Attach a 10/0 hook to a wire leader on one of your 50W offshore rigs. Put a winnie or two on the hook and put out around camp...they are more curious than you think. Make sure you have a 12 pack for the night and hang on when you get a bite...it is a good idea to have a buddy ready with a spot light and a rifle for others when the yelping starts. Don't ask how I know this!:slimer:


----------



## redduck (Jul 26, 2006)

call and shoot and trapping are the best methods.


----------



## Levelwind (Apr 15, 2005)

I think cyanide guns are about the only thing that works - if you have a game proof fence snares may work. They are both indiscriminate killers - small children have been killed by cyanide guns (I'm not sure how), and snares, well they catch pretty much anything. 

Shooting them is sporty, and if you have the room, running them with greyhounds is pretty wild, too. But I don't think either of these are really effective population control.


----------



## Lat22 (Apr 7, 2005)

This is how I do it.


----------



## Vee3 (Mar 15, 2005)

Night vision goggles, full auto M16, supressior, and a IR laser. You can take out a whole crowd of those coyotes at a time and they don't know where to run. You might need a few tax stamps to gather the gear though.


----------



## Fish-a-mon (May 21, 2004)

Use this mixture. Be very carefull here because anything that eats this will die, except Pigs!!! If you have pets around I would not use this mixture. 

Take and mix, then make into meat balls and spread them out. You can even take and freeze them for use later. 

AGAIN THIS WILL KILL CATS DOGS BIRDS except Pigs. If you are in a area that has Eagles I would not put this out. 

Another chemical is Temkin. sp? Tempkin though stays in the system of the dead and will kill anything that eats the dead as well, like buzzards. Be carefull

5 LBS HAMBERGER MEAT
3 LBS SALT PORK OR PORK JOWELS
2 LARGE CANS CAT FOOD(FISH OR CHICKEN)
2 LARGE CANS OF CHUM SALMON(CHEAP)
1 - 5LBS CAN GOLDEN MALRIN FLY BAIT


----------



## PalmsUp (Aug 1, 2005)

Thanks for the tips!


----------



## br549 (Jan 17, 2006)

Call your local county agent. They will put you in touch with someone who is liscensed to use the cyanide traps. You can shoot them or trap them or whatever you like but if you really have a problem with them, this will take care of it quick!


----------



## redlegg (Jan 31, 2005)

You have mail.

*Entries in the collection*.

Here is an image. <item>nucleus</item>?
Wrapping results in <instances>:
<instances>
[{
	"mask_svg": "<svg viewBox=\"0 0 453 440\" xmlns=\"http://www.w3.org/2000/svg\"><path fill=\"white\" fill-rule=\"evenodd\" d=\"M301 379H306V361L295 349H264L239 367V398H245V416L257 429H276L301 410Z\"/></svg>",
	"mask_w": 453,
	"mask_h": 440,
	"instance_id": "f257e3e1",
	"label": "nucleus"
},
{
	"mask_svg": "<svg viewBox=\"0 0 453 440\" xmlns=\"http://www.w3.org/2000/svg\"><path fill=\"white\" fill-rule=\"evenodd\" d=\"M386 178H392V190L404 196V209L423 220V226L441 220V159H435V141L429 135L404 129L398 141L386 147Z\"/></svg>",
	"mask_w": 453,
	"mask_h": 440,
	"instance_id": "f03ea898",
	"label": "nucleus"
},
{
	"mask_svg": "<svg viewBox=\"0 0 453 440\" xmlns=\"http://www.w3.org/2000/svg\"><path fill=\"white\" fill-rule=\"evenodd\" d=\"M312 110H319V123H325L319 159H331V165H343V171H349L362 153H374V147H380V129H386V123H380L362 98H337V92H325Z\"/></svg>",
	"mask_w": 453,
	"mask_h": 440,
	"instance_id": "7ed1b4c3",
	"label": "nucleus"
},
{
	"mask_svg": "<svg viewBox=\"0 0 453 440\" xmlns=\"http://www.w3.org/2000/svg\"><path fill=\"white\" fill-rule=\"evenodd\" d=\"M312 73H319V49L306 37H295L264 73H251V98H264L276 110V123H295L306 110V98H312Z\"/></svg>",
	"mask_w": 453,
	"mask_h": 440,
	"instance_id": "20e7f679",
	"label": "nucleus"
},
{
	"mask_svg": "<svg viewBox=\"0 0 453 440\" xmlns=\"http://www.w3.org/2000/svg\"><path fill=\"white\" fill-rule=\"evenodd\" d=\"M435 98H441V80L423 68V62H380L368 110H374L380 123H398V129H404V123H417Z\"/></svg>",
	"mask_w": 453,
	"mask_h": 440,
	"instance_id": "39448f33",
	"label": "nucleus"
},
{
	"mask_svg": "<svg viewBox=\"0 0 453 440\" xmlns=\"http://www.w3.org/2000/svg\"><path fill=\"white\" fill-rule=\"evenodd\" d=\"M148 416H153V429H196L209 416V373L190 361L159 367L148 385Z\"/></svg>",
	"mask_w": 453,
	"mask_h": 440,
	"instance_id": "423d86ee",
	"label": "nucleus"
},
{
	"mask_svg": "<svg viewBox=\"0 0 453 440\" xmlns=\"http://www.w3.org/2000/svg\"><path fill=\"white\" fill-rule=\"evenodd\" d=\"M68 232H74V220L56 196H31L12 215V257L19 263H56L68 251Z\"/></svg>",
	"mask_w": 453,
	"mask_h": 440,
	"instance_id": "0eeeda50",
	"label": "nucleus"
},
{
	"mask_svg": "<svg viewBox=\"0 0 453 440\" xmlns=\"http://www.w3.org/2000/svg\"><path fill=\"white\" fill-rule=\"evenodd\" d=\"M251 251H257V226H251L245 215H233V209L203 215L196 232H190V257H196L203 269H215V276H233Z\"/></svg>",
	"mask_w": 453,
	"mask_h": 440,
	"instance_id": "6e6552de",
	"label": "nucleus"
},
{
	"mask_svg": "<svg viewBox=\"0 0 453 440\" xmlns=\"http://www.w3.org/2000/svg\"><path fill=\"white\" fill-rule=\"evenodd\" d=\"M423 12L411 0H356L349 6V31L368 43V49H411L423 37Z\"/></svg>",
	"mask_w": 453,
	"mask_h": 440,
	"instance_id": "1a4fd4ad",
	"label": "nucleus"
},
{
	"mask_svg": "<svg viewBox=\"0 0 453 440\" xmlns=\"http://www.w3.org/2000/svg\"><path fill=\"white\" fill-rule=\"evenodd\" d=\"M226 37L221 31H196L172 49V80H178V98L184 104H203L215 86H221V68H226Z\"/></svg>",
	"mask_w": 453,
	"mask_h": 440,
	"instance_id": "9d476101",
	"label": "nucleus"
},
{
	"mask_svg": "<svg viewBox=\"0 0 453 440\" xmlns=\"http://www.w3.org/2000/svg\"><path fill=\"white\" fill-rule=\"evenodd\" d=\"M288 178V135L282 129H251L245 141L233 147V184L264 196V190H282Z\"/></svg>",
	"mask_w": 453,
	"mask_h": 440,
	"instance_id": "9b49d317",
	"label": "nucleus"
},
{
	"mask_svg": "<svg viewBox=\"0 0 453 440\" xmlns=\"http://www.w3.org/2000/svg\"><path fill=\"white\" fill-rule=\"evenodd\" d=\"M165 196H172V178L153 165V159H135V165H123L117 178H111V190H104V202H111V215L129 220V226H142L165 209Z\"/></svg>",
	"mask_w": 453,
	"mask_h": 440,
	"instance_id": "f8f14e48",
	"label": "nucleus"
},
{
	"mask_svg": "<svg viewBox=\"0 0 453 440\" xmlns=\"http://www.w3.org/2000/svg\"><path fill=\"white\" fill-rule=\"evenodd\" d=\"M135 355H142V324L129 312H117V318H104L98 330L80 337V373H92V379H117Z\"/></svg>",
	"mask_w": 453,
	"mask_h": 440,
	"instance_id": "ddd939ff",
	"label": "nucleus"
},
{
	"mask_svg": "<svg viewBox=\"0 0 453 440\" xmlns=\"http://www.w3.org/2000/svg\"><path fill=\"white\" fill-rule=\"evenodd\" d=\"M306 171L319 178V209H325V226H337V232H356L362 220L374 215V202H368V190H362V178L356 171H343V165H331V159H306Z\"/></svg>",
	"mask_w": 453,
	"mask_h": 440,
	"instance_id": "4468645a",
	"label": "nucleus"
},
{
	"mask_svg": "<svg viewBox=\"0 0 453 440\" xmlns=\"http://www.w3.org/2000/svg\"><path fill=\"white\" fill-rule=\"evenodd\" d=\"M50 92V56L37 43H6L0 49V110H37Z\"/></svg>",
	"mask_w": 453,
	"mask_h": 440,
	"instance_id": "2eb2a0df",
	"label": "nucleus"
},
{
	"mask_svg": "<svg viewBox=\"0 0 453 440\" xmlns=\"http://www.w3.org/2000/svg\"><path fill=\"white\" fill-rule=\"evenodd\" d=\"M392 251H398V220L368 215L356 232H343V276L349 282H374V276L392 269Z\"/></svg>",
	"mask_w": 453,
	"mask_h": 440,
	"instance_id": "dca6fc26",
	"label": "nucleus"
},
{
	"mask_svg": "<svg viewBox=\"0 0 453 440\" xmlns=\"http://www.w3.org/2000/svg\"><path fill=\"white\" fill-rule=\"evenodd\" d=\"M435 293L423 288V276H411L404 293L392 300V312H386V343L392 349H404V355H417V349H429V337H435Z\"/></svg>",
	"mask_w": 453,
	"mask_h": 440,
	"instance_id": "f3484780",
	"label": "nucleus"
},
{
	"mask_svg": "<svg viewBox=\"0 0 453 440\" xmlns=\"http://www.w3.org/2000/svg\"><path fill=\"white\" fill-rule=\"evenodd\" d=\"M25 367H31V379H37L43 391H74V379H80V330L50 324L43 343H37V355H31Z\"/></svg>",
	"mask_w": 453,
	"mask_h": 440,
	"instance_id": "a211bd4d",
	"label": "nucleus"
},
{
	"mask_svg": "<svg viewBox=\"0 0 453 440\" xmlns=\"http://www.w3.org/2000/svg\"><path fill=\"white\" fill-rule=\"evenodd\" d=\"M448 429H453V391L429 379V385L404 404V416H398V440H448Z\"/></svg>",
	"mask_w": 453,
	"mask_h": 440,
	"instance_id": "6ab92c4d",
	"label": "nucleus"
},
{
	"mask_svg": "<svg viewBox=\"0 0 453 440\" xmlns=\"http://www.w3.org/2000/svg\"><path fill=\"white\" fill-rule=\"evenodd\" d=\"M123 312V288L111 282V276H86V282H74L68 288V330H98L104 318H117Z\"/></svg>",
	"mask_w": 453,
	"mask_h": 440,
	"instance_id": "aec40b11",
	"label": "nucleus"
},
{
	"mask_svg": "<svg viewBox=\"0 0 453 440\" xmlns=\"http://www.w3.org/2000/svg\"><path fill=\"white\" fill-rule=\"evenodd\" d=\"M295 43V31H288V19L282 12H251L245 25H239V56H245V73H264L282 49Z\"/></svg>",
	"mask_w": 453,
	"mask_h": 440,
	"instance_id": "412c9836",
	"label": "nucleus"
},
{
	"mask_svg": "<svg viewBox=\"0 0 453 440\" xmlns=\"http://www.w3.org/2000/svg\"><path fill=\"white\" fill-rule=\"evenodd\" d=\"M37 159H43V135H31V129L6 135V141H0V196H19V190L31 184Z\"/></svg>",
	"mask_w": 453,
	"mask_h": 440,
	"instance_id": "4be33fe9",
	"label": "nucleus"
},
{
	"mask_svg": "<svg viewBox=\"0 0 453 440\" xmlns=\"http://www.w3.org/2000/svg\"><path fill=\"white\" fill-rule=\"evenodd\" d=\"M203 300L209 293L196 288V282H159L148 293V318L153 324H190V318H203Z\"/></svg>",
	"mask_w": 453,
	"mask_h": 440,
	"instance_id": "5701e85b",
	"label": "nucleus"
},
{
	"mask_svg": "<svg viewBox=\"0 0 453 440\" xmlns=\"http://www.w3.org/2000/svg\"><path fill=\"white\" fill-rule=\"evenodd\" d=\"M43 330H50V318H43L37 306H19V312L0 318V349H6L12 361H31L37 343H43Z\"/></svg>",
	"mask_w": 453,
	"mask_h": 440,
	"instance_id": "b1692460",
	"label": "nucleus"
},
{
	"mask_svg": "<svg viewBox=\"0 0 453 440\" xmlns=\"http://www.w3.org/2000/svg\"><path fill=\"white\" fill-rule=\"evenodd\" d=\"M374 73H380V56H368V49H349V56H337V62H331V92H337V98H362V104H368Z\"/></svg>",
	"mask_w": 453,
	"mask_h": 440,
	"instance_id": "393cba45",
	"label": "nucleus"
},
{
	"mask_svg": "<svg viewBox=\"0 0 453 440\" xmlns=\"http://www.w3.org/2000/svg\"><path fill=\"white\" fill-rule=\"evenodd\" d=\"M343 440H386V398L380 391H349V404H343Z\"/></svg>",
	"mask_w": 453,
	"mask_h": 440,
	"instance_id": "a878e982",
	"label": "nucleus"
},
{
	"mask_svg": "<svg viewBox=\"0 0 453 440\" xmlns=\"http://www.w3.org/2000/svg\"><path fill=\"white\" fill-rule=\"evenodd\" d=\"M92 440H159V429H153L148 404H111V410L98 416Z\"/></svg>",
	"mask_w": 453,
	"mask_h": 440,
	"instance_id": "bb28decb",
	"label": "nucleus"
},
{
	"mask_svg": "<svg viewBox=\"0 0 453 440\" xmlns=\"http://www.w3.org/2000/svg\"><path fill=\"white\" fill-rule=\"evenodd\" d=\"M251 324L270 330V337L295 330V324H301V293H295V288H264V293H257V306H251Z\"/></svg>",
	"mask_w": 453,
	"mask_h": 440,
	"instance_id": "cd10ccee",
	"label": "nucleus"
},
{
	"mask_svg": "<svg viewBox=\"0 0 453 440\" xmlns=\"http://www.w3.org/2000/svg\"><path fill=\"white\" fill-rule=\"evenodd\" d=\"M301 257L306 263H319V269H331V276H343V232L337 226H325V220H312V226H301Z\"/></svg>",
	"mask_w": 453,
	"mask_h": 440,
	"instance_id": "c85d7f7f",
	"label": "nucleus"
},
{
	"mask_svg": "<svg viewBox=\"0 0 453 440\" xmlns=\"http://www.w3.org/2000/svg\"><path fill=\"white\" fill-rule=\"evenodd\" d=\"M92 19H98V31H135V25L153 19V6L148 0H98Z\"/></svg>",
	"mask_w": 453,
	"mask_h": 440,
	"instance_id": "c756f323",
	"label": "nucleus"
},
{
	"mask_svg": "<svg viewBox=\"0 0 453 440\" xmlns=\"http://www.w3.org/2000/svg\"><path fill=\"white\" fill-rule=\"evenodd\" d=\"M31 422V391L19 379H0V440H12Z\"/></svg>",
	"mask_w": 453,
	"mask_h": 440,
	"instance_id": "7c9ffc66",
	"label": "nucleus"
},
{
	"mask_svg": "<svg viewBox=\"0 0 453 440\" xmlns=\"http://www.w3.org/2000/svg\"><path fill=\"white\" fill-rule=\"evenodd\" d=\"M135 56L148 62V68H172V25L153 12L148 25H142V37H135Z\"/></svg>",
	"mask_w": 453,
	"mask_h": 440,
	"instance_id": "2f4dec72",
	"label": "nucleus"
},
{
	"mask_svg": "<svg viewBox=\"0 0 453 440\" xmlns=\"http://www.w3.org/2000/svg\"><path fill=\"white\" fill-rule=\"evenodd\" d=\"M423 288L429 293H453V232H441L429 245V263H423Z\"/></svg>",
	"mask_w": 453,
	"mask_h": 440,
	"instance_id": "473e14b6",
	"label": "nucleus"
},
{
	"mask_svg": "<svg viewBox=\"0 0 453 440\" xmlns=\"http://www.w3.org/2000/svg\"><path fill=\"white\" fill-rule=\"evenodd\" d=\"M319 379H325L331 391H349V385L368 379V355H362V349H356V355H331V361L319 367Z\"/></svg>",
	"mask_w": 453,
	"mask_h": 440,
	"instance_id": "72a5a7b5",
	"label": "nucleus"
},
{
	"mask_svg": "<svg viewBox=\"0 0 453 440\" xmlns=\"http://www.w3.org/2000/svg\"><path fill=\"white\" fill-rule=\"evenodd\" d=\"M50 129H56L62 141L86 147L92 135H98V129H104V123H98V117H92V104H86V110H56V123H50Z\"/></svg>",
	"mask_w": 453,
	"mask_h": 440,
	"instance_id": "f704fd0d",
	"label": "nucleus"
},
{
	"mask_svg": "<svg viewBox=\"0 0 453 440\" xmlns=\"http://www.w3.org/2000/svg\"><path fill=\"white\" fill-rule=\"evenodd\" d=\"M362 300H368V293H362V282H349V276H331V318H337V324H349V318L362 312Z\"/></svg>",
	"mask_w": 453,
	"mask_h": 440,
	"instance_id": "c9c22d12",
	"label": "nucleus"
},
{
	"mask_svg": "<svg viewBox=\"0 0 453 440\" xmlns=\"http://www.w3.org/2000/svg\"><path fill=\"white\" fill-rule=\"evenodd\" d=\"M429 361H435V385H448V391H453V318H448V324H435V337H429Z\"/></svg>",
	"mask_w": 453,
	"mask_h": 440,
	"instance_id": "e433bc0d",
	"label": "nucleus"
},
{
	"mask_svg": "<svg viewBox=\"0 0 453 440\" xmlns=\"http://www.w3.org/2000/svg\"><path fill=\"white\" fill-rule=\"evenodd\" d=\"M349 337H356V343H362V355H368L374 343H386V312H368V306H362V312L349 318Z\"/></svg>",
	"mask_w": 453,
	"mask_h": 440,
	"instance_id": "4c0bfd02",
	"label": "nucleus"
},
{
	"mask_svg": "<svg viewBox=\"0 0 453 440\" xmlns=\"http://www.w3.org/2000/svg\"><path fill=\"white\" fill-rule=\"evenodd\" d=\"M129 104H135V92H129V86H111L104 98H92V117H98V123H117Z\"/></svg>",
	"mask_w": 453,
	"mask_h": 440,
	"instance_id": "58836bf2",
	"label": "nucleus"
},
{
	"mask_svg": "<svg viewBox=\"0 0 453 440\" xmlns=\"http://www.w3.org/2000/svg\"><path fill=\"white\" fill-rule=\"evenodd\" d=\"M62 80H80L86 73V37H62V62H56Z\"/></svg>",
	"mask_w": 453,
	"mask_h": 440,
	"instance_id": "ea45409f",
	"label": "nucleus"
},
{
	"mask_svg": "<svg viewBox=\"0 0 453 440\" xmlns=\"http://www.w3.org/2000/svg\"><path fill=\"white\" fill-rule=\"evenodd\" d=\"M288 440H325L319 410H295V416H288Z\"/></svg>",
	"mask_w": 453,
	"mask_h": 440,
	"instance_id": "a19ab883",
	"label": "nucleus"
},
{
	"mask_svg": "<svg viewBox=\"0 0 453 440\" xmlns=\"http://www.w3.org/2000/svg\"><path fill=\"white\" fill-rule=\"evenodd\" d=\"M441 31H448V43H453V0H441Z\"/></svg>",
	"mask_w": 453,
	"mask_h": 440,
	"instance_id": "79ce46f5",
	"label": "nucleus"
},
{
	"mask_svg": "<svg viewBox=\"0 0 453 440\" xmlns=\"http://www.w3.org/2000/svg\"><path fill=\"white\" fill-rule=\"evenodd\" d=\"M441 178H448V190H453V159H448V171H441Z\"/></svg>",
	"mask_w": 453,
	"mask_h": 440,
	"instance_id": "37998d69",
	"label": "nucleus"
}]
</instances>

*PROBLEMS TO WORK ON*.
1. Translate this sentence from the coyote forum thread into Spanish: "Call your local county agent."
2. Print the listing from its first line up to and including the line that contains "379H306V361L295 349H264L239 367V398H245V416L257".
The coyote forum thread and the listing have nothing to do with each other.

*COMPLETE ANSWERS*.
1. Llame a su agente local del condado.

2.
Here is an image. <item>nucleus</item>?
Wrapping results in <instances>:
<instances>
[{
	"mask_svg": "<svg viewBox=\"0 0 453 440\" xmlns=\"http://www.w3.org/2000/svg\"><path fill=\"white\" fill-rule=\"evenodd\" d=\"M301 379H306V361L295 349H264L239 367V398H245V416L257 429H276L301 410Z\"/></svg>",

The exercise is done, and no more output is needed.